Copy all of the material exactly. Pictures are not to appear in the copy.
** start Supplied entries **
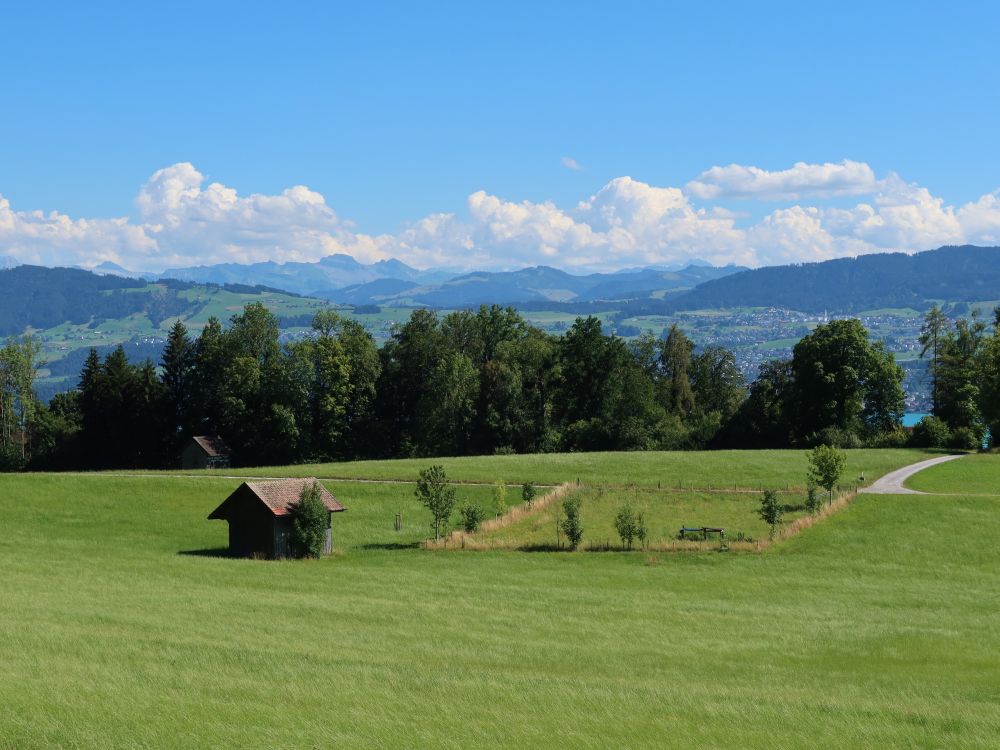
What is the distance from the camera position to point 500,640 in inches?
1168

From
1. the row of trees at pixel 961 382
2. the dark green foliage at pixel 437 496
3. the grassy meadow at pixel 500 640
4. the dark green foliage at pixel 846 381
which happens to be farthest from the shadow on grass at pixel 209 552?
the row of trees at pixel 961 382

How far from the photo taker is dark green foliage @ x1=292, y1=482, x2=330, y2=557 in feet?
173

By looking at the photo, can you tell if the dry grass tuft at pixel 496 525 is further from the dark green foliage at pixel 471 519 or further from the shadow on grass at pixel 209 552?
the shadow on grass at pixel 209 552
** end Supplied entries **
Result:
What is the distance from the camera position to point 500,640 in inches?
1168

From
1. the row of trees at pixel 961 382
2. the dark green foliage at pixel 437 496
3. the grassy meadow at pixel 500 640
4. the dark green foliage at pixel 846 381
which happens to be farthest from the shadow on grass at pixel 209 552?
the row of trees at pixel 961 382

How far from the photo taker is dark green foliage @ x1=292, y1=482, x2=330, y2=557 in feet?
173

By looking at the photo, can you tell if the dry grass tuft at pixel 496 525 is further from the dark green foliage at pixel 471 519 or further from the shadow on grass at pixel 209 552?
the shadow on grass at pixel 209 552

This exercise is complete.